Avvicinarsi alla commercializzazione di celle solari in perovskite
Le celle solari in perovskite costituiscono una tecnologia rivoluzionaria innovativa che potrebbe segnare un importante passo avanti nell’ambito dell’energia verde. Il settore fotovoltaico è attualmente dominato dalla tecnologia basata sul silicio; eppure, le celle solari a base di perovskite, ossia una famiglia di cristalli artificiali, potrebbero cambiare radicalmente tale paradigma e, potenzialmente, raggiungere un livello di efficienza più elevato a una frazione del costo. Le celle fotovoltaiche in perovskite utilizzano uno strato estremamente sottile di materiale semiconduttore e attualmente dimostrano prestazioni del 25,7 %, non distante dal 26,7 % ottenuto dal silicio nell’arco degli ultimi sessant’anni di ricerca e sviluppo, un traguardo che la perovskite ha tagliato in appena un decennio. Se da un lato questo tipo di celle solari è diventato particolarmente efficiente in così breve tempo, dall’altro permangono diversi ostacoli che ne impediscono l’affermazione come tecnologia solare competitiva sui mercati commerciali. Uno dei problemi principali risiede nella suscettibilità della perovskite ai danni ambientali e nella sua tendenza a degradarsi. Allo scopo di proteggere le celle solari, i ricercatori le ricoprono di materiali bidimensionali noti come dicalcogenuri dei metalli di transizione, strati semiconduttori dello spessore di un atomo realizzati in materiali simili al grafene. Questi potenziano la stabilità e le prestazioni delle celle solari, migliorando la comunicazione elettrica. «Ciò a sua volta aumenta la tensione e quindi le prestazione del dispositivo», afferma Shahzada Ahmad, professore presso BCMaterials, dell’Università dei Paesi Baschi. Tuttavia, questi materiali bidimensionali mostrano una scarsa conduttività verticale; pertanto, non è possibile impiegarli in strati multipli per la creazione di celle solari in perovskite stabili e ad alta efficienza.
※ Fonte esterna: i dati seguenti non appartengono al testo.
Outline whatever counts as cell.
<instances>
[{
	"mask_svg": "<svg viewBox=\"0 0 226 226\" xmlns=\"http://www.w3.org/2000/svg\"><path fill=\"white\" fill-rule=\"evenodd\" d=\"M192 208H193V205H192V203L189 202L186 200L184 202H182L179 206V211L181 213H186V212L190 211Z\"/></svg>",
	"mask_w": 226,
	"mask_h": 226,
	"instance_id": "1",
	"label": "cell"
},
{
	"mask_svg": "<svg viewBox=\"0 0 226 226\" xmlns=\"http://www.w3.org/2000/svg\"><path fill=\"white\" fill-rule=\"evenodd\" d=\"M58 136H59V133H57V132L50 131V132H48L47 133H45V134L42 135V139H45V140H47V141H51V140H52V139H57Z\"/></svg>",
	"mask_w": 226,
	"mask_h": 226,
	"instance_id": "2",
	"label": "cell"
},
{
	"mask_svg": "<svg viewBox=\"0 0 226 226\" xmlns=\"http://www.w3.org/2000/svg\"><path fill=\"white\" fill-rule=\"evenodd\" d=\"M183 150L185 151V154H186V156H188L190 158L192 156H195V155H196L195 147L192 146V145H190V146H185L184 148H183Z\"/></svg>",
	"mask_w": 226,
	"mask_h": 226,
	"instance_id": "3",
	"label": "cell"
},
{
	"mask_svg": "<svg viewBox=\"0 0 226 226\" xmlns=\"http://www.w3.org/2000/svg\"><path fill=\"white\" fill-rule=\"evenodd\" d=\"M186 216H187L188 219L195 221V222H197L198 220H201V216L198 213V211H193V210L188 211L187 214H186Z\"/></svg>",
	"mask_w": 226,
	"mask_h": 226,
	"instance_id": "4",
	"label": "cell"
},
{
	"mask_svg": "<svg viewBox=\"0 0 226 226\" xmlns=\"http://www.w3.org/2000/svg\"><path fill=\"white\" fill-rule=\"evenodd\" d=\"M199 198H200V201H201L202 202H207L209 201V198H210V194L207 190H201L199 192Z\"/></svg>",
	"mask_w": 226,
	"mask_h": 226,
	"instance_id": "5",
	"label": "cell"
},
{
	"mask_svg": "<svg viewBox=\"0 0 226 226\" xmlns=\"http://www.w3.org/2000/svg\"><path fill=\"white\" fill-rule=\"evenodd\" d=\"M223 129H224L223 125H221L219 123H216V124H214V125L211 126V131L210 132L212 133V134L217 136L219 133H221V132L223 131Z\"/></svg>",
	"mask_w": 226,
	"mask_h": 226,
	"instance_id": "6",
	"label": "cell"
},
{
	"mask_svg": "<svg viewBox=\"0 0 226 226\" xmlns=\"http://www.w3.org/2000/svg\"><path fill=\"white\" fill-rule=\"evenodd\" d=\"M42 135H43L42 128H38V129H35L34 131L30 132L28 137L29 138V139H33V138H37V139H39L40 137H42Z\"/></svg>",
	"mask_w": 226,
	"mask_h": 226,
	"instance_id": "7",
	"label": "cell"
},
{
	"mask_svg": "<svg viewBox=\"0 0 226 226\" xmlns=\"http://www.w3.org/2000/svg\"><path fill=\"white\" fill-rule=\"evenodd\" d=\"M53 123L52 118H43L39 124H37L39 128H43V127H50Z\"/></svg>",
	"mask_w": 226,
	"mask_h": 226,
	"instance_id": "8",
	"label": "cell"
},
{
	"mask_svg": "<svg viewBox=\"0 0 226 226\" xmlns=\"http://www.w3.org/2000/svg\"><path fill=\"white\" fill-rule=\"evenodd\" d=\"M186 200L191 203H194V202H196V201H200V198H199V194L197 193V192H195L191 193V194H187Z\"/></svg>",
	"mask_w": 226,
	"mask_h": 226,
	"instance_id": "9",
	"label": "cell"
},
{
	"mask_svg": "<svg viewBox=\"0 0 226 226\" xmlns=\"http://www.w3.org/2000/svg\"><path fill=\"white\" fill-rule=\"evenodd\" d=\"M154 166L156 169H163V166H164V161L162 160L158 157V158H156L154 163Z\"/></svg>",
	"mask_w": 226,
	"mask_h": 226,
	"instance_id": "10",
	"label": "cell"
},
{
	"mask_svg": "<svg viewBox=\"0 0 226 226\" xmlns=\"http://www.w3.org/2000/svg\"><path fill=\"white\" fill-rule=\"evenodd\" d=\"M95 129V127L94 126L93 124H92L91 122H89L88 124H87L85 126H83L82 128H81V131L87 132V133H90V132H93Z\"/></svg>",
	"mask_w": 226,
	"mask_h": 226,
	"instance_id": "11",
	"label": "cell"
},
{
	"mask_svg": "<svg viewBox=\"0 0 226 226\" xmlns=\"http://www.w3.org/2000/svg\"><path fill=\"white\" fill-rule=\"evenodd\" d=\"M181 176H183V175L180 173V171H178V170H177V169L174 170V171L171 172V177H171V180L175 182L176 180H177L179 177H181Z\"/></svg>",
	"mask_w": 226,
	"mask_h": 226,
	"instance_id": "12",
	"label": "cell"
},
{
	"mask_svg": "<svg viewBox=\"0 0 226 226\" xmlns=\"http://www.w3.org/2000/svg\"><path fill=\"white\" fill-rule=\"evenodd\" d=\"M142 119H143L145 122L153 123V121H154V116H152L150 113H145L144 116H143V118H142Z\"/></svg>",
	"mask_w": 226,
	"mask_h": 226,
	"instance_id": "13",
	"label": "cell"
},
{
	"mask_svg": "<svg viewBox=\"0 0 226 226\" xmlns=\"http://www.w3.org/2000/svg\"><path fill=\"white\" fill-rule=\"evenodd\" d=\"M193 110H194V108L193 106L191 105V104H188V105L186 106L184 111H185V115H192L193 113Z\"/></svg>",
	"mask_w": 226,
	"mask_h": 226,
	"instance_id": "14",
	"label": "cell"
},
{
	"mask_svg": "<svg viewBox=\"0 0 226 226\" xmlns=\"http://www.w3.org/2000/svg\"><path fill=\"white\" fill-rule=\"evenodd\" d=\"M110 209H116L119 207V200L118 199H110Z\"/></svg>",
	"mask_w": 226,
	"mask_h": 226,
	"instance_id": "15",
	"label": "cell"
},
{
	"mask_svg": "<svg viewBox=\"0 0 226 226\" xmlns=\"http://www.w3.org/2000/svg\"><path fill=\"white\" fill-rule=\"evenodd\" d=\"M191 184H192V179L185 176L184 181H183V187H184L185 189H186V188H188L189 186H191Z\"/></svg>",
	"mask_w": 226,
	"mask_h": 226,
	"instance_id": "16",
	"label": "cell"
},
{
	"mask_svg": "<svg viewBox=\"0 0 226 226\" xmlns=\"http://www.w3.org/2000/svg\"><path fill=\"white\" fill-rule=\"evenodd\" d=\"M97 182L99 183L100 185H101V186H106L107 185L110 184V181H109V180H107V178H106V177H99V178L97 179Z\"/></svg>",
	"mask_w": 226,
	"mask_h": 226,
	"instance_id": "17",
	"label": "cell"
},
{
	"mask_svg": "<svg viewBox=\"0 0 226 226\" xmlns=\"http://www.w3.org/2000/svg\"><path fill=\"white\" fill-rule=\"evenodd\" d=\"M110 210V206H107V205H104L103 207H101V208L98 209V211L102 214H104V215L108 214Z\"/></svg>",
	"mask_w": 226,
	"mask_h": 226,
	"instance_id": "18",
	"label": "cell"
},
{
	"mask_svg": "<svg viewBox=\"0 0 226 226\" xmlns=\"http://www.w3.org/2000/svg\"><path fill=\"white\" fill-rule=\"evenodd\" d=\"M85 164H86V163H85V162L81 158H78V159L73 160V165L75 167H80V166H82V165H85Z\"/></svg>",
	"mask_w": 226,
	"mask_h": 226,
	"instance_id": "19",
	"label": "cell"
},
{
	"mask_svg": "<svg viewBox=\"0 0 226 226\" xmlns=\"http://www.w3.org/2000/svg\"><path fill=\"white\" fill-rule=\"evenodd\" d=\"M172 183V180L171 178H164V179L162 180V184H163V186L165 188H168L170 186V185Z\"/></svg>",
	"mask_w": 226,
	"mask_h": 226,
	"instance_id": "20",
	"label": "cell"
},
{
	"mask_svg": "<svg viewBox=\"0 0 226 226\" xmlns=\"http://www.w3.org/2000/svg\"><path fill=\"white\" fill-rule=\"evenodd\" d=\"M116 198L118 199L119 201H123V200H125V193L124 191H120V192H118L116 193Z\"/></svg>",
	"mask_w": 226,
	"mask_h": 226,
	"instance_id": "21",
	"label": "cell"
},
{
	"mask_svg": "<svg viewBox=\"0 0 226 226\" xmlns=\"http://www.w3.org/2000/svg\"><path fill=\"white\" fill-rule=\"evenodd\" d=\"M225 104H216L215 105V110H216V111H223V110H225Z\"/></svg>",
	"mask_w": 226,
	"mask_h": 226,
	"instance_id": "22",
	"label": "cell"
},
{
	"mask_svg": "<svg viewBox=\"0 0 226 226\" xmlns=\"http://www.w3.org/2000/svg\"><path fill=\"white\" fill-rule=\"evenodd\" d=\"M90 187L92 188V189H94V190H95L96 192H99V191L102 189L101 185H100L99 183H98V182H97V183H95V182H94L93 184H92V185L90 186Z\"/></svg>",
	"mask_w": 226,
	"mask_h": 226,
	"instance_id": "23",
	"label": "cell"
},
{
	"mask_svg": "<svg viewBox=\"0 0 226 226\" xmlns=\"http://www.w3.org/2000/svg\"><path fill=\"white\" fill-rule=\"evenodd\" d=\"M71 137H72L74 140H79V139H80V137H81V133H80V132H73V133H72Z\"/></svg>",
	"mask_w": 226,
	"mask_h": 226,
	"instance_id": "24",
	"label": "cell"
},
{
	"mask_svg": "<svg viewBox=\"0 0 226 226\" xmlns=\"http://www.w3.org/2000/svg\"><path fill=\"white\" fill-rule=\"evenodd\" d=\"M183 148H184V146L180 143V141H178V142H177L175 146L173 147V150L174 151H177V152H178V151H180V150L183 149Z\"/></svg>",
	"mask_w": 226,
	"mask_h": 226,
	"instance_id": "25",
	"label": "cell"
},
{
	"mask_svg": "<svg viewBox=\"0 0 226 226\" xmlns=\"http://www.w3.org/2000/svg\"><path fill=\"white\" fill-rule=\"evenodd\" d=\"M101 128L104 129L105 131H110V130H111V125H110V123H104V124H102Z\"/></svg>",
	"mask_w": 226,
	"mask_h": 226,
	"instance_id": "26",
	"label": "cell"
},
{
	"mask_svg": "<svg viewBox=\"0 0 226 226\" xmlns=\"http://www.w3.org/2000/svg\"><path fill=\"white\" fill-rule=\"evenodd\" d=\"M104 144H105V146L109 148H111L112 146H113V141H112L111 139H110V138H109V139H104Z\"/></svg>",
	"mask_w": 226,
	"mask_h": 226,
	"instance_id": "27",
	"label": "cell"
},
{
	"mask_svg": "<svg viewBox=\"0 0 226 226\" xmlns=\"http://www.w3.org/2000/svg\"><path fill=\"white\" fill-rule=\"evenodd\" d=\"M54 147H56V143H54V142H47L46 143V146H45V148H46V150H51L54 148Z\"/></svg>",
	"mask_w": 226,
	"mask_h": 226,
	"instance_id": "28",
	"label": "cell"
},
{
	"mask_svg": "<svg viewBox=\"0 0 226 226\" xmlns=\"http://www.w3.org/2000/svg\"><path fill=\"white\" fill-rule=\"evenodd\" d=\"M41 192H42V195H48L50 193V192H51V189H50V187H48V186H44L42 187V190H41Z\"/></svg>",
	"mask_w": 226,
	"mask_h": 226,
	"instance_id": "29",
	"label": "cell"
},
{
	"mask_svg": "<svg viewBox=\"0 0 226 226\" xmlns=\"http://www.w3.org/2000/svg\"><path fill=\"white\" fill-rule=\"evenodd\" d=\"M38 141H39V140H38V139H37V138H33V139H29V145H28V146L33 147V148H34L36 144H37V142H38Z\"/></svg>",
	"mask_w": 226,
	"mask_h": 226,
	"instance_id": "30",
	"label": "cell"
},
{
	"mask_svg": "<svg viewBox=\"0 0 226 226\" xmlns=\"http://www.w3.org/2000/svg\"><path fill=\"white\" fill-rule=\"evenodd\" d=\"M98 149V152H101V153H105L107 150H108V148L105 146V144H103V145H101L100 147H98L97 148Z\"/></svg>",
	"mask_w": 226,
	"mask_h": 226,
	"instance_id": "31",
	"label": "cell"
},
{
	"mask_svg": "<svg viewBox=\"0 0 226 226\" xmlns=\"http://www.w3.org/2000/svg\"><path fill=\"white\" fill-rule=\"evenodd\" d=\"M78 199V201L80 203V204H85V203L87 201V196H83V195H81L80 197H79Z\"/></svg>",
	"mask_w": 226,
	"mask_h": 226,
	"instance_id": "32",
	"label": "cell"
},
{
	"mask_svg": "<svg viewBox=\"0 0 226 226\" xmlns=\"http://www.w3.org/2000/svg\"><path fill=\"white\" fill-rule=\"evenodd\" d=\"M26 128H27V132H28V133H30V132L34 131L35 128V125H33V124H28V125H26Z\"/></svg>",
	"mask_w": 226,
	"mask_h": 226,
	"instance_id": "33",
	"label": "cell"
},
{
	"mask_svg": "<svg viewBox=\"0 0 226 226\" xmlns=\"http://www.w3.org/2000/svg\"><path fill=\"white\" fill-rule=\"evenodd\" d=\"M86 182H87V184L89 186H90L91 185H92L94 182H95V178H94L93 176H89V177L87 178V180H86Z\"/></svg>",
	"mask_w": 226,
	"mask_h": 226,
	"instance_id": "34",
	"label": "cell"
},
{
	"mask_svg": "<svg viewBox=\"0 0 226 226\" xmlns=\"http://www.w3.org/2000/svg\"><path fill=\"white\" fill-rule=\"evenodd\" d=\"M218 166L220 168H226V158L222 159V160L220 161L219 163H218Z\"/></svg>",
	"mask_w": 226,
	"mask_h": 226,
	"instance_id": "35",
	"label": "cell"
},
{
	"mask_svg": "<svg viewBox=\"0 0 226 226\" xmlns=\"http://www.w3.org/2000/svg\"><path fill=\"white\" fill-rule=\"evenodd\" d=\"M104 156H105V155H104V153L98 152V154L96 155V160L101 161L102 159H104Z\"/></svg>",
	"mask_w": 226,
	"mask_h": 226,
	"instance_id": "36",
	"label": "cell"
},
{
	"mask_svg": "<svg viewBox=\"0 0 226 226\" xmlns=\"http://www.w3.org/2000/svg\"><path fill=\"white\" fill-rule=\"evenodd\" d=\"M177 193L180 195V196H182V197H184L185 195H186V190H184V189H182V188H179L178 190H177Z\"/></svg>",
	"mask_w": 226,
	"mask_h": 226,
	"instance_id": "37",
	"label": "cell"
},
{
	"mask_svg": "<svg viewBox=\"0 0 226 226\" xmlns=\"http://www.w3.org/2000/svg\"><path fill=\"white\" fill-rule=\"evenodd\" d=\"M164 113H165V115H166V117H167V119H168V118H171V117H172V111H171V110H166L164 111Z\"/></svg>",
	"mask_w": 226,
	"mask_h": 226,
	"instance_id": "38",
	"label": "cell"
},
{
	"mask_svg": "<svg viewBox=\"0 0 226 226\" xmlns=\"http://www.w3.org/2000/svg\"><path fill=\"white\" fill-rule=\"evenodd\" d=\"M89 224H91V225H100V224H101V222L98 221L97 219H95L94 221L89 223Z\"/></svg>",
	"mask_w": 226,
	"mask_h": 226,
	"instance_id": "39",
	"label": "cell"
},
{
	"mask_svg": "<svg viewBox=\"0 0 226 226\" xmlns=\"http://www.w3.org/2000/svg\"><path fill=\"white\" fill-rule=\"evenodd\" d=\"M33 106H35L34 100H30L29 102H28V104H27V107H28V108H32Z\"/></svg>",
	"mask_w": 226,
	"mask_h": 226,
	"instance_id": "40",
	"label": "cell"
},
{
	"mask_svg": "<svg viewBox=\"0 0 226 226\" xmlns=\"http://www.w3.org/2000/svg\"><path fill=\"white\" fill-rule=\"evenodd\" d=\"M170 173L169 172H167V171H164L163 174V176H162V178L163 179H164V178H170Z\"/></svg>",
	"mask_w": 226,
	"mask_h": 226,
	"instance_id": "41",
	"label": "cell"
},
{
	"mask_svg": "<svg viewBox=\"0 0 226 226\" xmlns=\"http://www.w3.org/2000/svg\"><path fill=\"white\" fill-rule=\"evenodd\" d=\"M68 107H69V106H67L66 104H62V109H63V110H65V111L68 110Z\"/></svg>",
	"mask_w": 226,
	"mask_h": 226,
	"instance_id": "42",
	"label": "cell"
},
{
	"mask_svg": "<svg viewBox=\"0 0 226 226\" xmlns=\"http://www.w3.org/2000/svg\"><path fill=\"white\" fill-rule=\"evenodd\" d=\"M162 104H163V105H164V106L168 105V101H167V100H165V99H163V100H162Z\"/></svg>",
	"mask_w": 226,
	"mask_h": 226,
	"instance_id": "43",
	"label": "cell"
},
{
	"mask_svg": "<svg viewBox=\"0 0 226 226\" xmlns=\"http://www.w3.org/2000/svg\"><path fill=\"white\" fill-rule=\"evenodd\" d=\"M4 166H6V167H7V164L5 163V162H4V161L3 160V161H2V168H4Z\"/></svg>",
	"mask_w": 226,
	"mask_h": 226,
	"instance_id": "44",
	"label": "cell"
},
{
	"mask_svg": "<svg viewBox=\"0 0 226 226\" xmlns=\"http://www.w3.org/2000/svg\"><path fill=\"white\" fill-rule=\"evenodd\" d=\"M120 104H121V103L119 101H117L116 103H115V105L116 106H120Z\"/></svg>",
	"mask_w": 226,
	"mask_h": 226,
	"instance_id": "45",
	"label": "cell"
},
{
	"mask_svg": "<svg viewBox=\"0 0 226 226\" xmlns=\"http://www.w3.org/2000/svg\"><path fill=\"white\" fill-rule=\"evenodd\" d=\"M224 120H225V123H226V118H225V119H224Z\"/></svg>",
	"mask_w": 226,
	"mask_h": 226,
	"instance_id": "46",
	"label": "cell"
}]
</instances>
La discesa in campo dello strato intermedio e di molecole innovative
Durante il progetto SMILIES, finanziato dall’UE, Ahmad e i suoi colleghi si sono adoperati per ovviare a questo problema, utilizzando molecole per colmare il divario della connettività elettrica e migliorare la conduttività verticale. «Inseriamo uno strato dello spessore di pochi atomi che collochiamo sulla perovskite. Così facendo, si riduce al minimo la barriera energetica e l’accumulazione di carica in corrispondenza dell’interfaccia, allo scopo di intensificare l’estrazione di cariche e migliorare le dinamiche di trasferimento delle cariche», spiega Ahmad, coordinatore del progetto SMILIES. Questa attività di ricerca è stata intrapresa grazie al sostegno del programma di azioni Marie Skłodowska-Curie.
Collaudare il nuovo strato di molecole
Tramite il progetto SMILIES, il gruppo ha eseguito varie sperimentazioni della sua nuova tecnologia, migliorando al contempo la stabilità delle celle solari e lavorando per abbassare i costi complessivi. «I risultati di laboratorio relativi alle sperimentazioni sono piuttosto positivi e riproducibili», osserva Ahmad. «Abbiamo inoltre pubblicato un documento di protocollo, liberamente disponibile, affinché chiunque possa riprodurre il lavoro e apprendere la modalità di fabbricazione delle celle solari.» Il gruppo ha anche esaminato i meccanismi operativi del dispositivo, avvalendosi della spettroscopia di ammettenza, un metodo di misurazione del trasferimento della carica. Inoltre, è stato impiegato l’apprendimento automatico per prevedere in che modo avrebbero funzionato le perovskiti, così come i nuovi strati. Nel complesso, i traguardi raggiunti hanno confermato la possibilità di migliorare l’affidabilità delle celle in perovskite, misurata in presenza di condizioni reali.
Una tecnologia versatile
«Le celle solari in perovskite utilizzano una piccolissima quantità di materiale», aggiunge Ahmad. «Lo spessore del dispositivo è inferiore a un micron, e quello della perovskite è quasi 500 nm. È possibile depositare le perovskiti da una soluzione per produrle a costi di sviluppo e fabbricazione minori.» Ciò significa che questo materiale può persino essere convertito in inchiostro, stampato con la tecnologia di stampa tradizionale, intrecciato nei tessuti oppure aggiunto ai materiali di costruzione. Ahmad continuerà a lavorare sulla tecnologia con il sostegno di una sovvenzione del Consiglio europeo della ricerca. «Ci stiamo occupando di ottimizzare l’interfaccia con vari materiali innovativi diversi dal grafene. L’interfaccia è un elemento molto importante poiché rappresenta il “cuore” di qualunque dispositivo elettrico», dichiara.